Founders and business leaders are using Anthropic’s agentic work tool, Claude Cowork, to manage their busy schedules, organise their work, and hold themselves accountable to employees and investors.
Claude Cowork was created by Anthropic engineering lead Felix Rieseberg, who also oversees the implementation of the company’s hugely popular coding agent Claude Code within the Claude app for desktop computers. Cowork is currently only available through the desktop app.
Near the end of 2025, Rieseberg noticed that non-developers were increasingly using Claude Code to handle knowledge work tasks rather than software engineering. Rieseberg wanted to build a more beginner-friendly tool to meet these non-technical users’ needs.
In order to take actions on a computer, AI agents use programs called developer tools (or devtools). But most consumer computers don’t come with devtools pre-installed. The first time a user tries working with Claude Code, the coding agent will likely request to download the devtools it needs to do its job. “It’s a bit like a contractor that shows up at your work site,” Rieseberg says, “but doesn’t bring [their] own tools.”
Rieseberg felt that non-technical Claude users needed a solution in which the “contractor” arrives on the scene with their own tools ready to go, so he came up with a novel solution: Giving Claude its own tiny (virtual) computer. When a user sends a prompt to Claude Cowork, the agent spins up its own virtual computer (also called a virtual machine or VM), which already has all the devtools it needs installed, and can freely install any other tools it needs while working with you.
Cowork also has a slightly different system prompt than Claude Code, which gives the agent more explicit instructions for working with other applications and operating a browser.
Equipped with these tools, Claude Cowork can manipulate existing files on your computer (like cleaning up an Excel spreadsheet), creating new files (using the data from that spreadsheet to create a PowerPoint presentation), and using applications (submitting that presentation online using Google Chrome).

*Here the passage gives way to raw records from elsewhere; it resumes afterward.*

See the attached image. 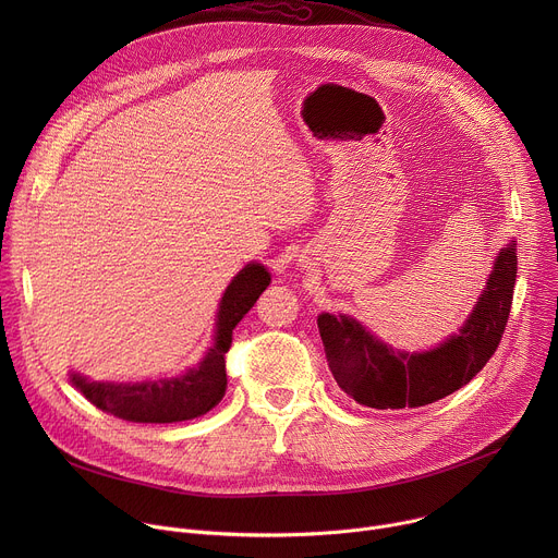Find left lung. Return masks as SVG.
I'll list each match as a JSON object with an SVG mask.
<instances>
[{
    "mask_svg": "<svg viewBox=\"0 0 558 558\" xmlns=\"http://www.w3.org/2000/svg\"><path fill=\"white\" fill-rule=\"evenodd\" d=\"M517 241L495 256L488 282L459 333L428 351H400L371 333L353 315H317L329 368L338 386L377 411L420 409L465 386L495 355L512 306Z\"/></svg>",
    "mask_w": 558,
    "mask_h": 558,
    "instance_id": "1",
    "label": "left lung"
}]
</instances>
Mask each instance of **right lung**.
I'll list each match as a JSON object with an SVG mask.
<instances>
[{"label": "right lung", "instance_id": "right-lung-1", "mask_svg": "<svg viewBox=\"0 0 558 558\" xmlns=\"http://www.w3.org/2000/svg\"><path fill=\"white\" fill-rule=\"evenodd\" d=\"M269 282L271 274L260 263H250L233 276L218 304L214 344L183 375L143 381H93L82 373H70L72 386L97 409L136 424H174L209 413L227 390L225 353L231 347V333Z\"/></svg>", "mask_w": 558, "mask_h": 558}]
</instances>
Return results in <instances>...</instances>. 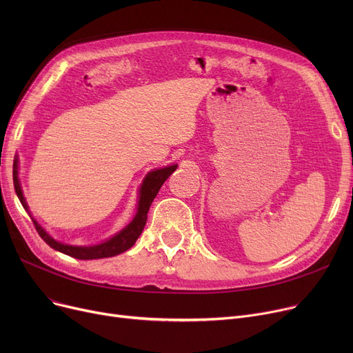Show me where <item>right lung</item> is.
<instances>
[{
  "instance_id": "1",
  "label": "right lung",
  "mask_w": 353,
  "mask_h": 353,
  "mask_svg": "<svg viewBox=\"0 0 353 353\" xmlns=\"http://www.w3.org/2000/svg\"><path fill=\"white\" fill-rule=\"evenodd\" d=\"M176 169H177V164H172V165L163 167V169H156L150 173H147V176L144 177V180L141 183L140 190H139V205H137V213H136L134 219L130 221V223L121 232H119L113 237H110L108 240H105V242L96 245V246H71V245L57 242V240L52 239L40 226L39 221H37L28 212V205H27L26 197L23 194V190H21L20 179H18V157L17 156H15L14 164H12V180H14V189H15L18 199H20L23 208L30 213V217L35 226V230L39 232V234L41 236L44 242L54 250H59L71 257L81 259V261H91V259H103V257H111V256L120 254V253L128 250L136 243V240L139 239V236L141 234V232L145 226L147 213H148V209H150V206H152L154 197L157 196L160 188L163 186V183L170 177V174Z\"/></svg>"
}]
</instances>
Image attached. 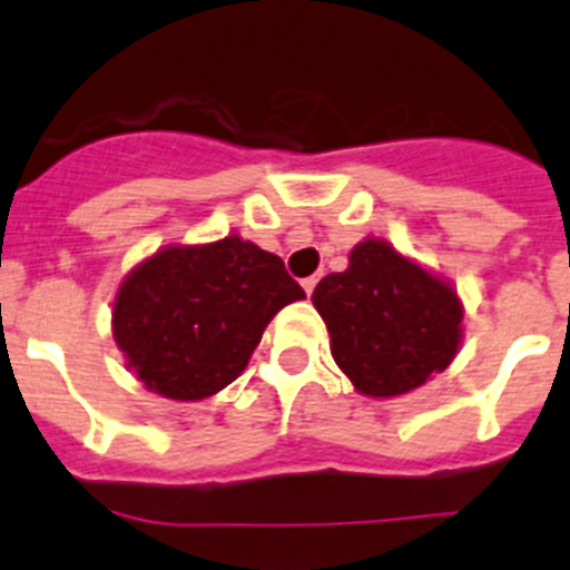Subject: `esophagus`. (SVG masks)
<instances>
[{"mask_svg": "<svg viewBox=\"0 0 570 570\" xmlns=\"http://www.w3.org/2000/svg\"><path fill=\"white\" fill-rule=\"evenodd\" d=\"M316 282H320V276H308V279H302V288H305V294H314Z\"/></svg>", "mask_w": 570, "mask_h": 570, "instance_id": "1", "label": "esophagus"}]
</instances>
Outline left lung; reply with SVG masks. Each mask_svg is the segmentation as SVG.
Wrapping results in <instances>:
<instances>
[{
    "label": "left lung",
    "instance_id": "obj_1",
    "mask_svg": "<svg viewBox=\"0 0 570 570\" xmlns=\"http://www.w3.org/2000/svg\"><path fill=\"white\" fill-rule=\"evenodd\" d=\"M328 325L331 354L365 396H400L451 365L462 342V302L454 285L367 236L347 268L314 288Z\"/></svg>",
    "mask_w": 570,
    "mask_h": 570
}]
</instances>
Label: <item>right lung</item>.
<instances>
[{"label":"right lung","mask_w":570,"mask_h":570,"mask_svg":"<svg viewBox=\"0 0 570 570\" xmlns=\"http://www.w3.org/2000/svg\"><path fill=\"white\" fill-rule=\"evenodd\" d=\"M296 299L305 291L285 262L242 236L168 245L116 291L114 340L148 391L196 402L245 371L262 331Z\"/></svg>","instance_id":"right-lung-1"}]
</instances>
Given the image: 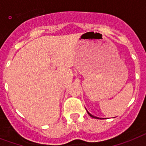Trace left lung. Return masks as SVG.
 Returning a JSON list of instances; mask_svg holds the SVG:
<instances>
[{"instance_id":"left-lung-1","label":"left lung","mask_w":146,"mask_h":146,"mask_svg":"<svg viewBox=\"0 0 146 146\" xmlns=\"http://www.w3.org/2000/svg\"><path fill=\"white\" fill-rule=\"evenodd\" d=\"M87 113L89 114V115H90V117H93V118H97V119H99V117H96V116H93V115H91V114L90 113V112H88V111H87Z\"/></svg>"}]
</instances>
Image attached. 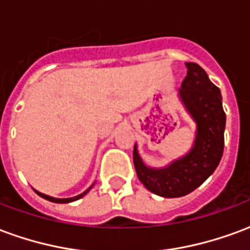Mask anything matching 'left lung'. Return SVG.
Masks as SVG:
<instances>
[{"label":"left lung","instance_id":"obj_1","mask_svg":"<svg viewBox=\"0 0 250 250\" xmlns=\"http://www.w3.org/2000/svg\"><path fill=\"white\" fill-rule=\"evenodd\" d=\"M188 75L179 96L197 122L198 130L193 150L168 167L154 170L145 166L134 148V166L142 184L151 193L165 198H177L191 193L209 178L224 152L225 112L218 87L195 62H186Z\"/></svg>","mask_w":250,"mask_h":250}]
</instances>
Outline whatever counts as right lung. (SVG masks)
I'll return each instance as SVG.
<instances>
[{
  "label": "right lung",
  "mask_w": 250,
  "mask_h": 250,
  "mask_svg": "<svg viewBox=\"0 0 250 250\" xmlns=\"http://www.w3.org/2000/svg\"><path fill=\"white\" fill-rule=\"evenodd\" d=\"M88 190H89V188H88ZM88 190H87V191H88ZM87 191H84L83 194H80V195H76V197H73V198H64V199L53 198V197H49V195H45V194L39 193V191H36V193L39 194L40 197H42V198L48 199V201H51V202H55V204H68V202H72V201H76V199L82 198L84 194H87Z\"/></svg>",
  "instance_id": "add662e5"
}]
</instances>
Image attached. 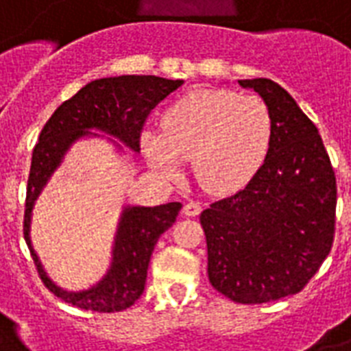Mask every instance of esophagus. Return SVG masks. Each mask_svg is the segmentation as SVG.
<instances>
[{"instance_id":"esophagus-1","label":"esophagus","mask_w":351,"mask_h":351,"mask_svg":"<svg viewBox=\"0 0 351 351\" xmlns=\"http://www.w3.org/2000/svg\"><path fill=\"white\" fill-rule=\"evenodd\" d=\"M182 213H184V216H198L202 213V205L198 202H189V204L184 205Z\"/></svg>"}]
</instances>
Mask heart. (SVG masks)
Wrapping results in <instances>:
<instances>
[{"instance_id":"1","label":"heart","mask_w":351,"mask_h":351,"mask_svg":"<svg viewBox=\"0 0 351 351\" xmlns=\"http://www.w3.org/2000/svg\"><path fill=\"white\" fill-rule=\"evenodd\" d=\"M274 135L269 104L230 90H195L173 102L162 130L144 128L141 146L153 169L175 178L182 158L210 193H229L256 175Z\"/></svg>"}]
</instances>
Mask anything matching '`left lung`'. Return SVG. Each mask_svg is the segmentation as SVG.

You can choose how much access to give the agent by assigning each new Cowork project to a specific folder on your computer, and then populating that folder with relevant files. Users can also connect Cowork to other data sources, such as their email, workplace communication platform, and meeting transcripts.
Here are a few ways that entrepreneurs and leaders like Rieseberg are finding creative ways to get more done with Claude Cowork.
Creating an AI chief of staff and editor in chief
Some entrepreneurs use Cowork projects to serve specific functions, or even stand in for traditionally-human employees. Stephanie Curcio, founder of patent search platform NL Patent, says that one project, which she named “chief of staff,” has been a game changer for her small company. After connecting her virtual chief of staff to data sources including her email and Google Drive, she directed it to give her a daily morning briefing that alerts her to upcoming meetings and any urgent requests. She gave the project instructions to not sugarcoat its recommendations and act like a true “sparring partner” when debating business decisions.
Curcio also created an “editor in chief” project that has access to most of her written materials and presentations, along with instructions directing it to generate content that matches her writing style. She has also created Cowork projects customised to review legal agreements and help her develop and further refine her brand identity.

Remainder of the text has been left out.